__EXERCISE 1__
Answer these questions from the article on two-road cities.
(a) Which researcher at UC Berkeley do Delucchi and Kurani point to?
(b) Which two places are named as having partly put the two-road system in place?
(c) What does the abbreviation FHV stand for?
__EXERCISE 2__
Write out, word for word, the part of the article on two-road cities starting with "Delucchi and Kurani acknowledge" and going on through "embrace the automobile.".

__EXTRACT PROVIDED__

§ §

Image courtesy of Access Magazine
In the latest issue of Access Mark Delucchi and Kenneth Kurani have figured out a solution to all our transportation problems. Okay, maybe not quite every last one. But, they do offer a radical new design for cities that would lessen the safety and pollution problems created by excess vehicle travel (aka, how we get around most cities today).
The concept centers around the idea of a two-road network. In two-road cities, one street network would be dedicated to pedestrians, bikes, mopeds, golf carts, and other "low-speed, low-mass vehicles (LLM). The other would serve cars, vans, trucks, and the rest of the "fast, heavy vehicle" inventory (FHV). By separating LLMs from FHVs, walking, biking and other sustainable forms of travel become safer and easier, leading to environmental benefits in the form of reduced vehicle miles traveled. At the same time, the FHV network becomes more efficient, because it isn't required to carry the high volumes of traffic it does today.
Delucchi and Kurani acknowledge that they aren't the first to consider the idea of separating transportation modes in this way. They point to work by William Garrison at UC Berkeley, but if you read this post about the history of the sidewalk you'll see that the idea has been around much longer than that.
Leonardo Da Vinci's vision for a two-road system, circa the late 1400s
Nonetheless, the two-road network idea has yet to gain much traction in the real world. Delucchi and Kurani note that some cities have managed to at least partially implement the system (Davis in California, Houten in the Netherlands). But they suggest that future cities could be constructed around this pattern, particularly in developing countries that are expanding quickly into green space. Using the two-road system could help these countries become more sustainable, even as they embrace the automobile.
As incomes rise in places like India and China, people are driving more and more. This is already creating serious problems for pedestrians in those countries (and everyone else impacted by pollution from driving). A two-road network is one way to reduce pedestrian injuries while potentially lowering pollution from vehicle travel.

§ §

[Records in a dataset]
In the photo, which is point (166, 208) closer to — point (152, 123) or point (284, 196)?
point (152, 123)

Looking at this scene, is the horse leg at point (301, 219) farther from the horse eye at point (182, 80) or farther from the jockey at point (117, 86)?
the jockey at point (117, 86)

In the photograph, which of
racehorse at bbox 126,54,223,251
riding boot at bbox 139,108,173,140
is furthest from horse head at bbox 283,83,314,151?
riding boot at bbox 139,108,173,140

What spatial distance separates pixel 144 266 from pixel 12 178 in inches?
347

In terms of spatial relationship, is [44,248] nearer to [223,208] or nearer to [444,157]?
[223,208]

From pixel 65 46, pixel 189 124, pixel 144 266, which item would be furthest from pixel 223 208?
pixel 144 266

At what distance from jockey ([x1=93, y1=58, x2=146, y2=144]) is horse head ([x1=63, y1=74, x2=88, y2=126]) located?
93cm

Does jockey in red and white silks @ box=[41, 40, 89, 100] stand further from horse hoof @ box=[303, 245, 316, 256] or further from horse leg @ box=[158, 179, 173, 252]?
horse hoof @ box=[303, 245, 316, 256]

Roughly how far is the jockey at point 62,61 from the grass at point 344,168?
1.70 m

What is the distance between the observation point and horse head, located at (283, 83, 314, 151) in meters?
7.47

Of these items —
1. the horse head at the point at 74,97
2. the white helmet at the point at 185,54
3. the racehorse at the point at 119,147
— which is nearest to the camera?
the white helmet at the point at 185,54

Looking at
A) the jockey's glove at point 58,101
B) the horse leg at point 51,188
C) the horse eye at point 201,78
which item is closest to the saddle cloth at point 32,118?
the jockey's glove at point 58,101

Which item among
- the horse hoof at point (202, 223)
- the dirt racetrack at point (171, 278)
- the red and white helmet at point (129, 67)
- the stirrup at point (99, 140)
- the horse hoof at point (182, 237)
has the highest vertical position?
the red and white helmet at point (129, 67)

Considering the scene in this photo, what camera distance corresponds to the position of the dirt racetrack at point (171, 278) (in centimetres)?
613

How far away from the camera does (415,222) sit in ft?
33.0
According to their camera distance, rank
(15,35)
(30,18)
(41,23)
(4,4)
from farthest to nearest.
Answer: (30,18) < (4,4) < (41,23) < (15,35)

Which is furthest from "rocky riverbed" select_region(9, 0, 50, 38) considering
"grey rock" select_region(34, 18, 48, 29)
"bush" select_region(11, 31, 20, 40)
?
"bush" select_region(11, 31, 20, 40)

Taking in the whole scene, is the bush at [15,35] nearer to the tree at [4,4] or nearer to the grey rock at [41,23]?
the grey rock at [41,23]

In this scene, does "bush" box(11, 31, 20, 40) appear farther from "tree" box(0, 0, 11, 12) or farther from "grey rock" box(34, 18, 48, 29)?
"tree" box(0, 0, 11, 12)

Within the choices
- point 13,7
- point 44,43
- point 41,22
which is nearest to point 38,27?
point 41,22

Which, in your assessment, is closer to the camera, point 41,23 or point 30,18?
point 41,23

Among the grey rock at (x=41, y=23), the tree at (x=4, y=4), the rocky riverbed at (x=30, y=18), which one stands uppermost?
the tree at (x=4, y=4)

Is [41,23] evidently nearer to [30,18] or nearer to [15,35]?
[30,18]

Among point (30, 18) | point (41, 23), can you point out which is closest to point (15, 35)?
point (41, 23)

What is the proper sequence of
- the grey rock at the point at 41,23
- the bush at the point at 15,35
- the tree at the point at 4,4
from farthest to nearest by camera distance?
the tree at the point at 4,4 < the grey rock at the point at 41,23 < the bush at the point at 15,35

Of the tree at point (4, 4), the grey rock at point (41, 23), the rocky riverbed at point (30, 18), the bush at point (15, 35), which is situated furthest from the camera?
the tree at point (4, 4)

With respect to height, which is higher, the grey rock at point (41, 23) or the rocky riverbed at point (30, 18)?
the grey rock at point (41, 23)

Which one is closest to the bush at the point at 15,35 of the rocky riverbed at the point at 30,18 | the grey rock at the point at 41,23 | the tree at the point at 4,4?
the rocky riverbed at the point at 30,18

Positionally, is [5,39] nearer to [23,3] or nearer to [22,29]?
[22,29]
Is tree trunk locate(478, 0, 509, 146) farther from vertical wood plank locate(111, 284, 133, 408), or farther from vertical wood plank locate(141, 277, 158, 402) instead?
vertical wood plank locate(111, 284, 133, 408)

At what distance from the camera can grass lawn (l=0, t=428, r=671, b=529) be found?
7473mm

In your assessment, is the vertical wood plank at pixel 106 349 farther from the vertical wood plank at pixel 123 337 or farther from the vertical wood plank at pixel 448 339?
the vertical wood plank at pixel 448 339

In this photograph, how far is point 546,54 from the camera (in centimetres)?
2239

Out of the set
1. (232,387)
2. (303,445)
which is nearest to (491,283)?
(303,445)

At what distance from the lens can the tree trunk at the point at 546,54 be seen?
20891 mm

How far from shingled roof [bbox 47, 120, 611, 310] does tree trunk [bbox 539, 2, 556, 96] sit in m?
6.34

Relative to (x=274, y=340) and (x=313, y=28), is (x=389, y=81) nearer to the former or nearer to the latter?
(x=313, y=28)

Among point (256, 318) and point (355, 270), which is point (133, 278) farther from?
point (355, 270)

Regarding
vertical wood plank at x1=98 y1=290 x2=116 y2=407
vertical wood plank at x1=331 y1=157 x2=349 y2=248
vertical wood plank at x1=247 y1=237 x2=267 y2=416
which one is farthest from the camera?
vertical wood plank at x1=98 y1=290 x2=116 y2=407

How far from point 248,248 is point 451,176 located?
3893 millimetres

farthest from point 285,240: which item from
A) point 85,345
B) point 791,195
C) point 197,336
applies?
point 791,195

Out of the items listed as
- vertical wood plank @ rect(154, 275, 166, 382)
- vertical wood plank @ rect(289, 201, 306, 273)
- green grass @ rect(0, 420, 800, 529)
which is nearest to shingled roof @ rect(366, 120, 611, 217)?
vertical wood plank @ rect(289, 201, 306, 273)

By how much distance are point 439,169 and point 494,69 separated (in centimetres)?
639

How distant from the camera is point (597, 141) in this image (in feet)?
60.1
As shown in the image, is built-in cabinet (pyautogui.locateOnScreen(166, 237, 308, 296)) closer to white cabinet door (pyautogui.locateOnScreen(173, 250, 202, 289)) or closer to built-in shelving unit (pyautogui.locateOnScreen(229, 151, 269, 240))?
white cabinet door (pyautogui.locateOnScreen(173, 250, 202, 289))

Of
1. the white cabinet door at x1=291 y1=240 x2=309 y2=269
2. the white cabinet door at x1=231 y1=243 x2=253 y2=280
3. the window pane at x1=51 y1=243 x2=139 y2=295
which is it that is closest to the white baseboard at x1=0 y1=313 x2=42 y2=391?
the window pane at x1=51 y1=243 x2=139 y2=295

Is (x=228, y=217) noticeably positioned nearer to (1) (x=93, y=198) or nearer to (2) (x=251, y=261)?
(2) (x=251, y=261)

§ §

__TASK RESULT 1__
(a) William Garrison
(b) Davis in California and Houten in the Netherlands
(c) Fast, heavy vehicle

__TASK RESULT 2__
Delucchi and Kurani acknowledge that they aren't the first to consider the idea of separating transportation modes in this way. They point to work by William Garrison at UC Berkeley, but if you read this post about the history of the sidewalk you'll see that the idea has been around much longer than that.
Leonardo Da Vinci's vision for a two-road system, circa the late 1400s
Nonetheless, the two-road network idea has yet to gain much traction in the real world. Delucchi and Kurani note that some cities have managed to at least partially implement the system (Davis in California, Houten in the Netherlands). But they suggest that future cities could be constructed around this pattern, particularly in developing countries that are expanding quickly into green space. Using the two-road system could help these countries become more sustainable, even as they embrace the automobile.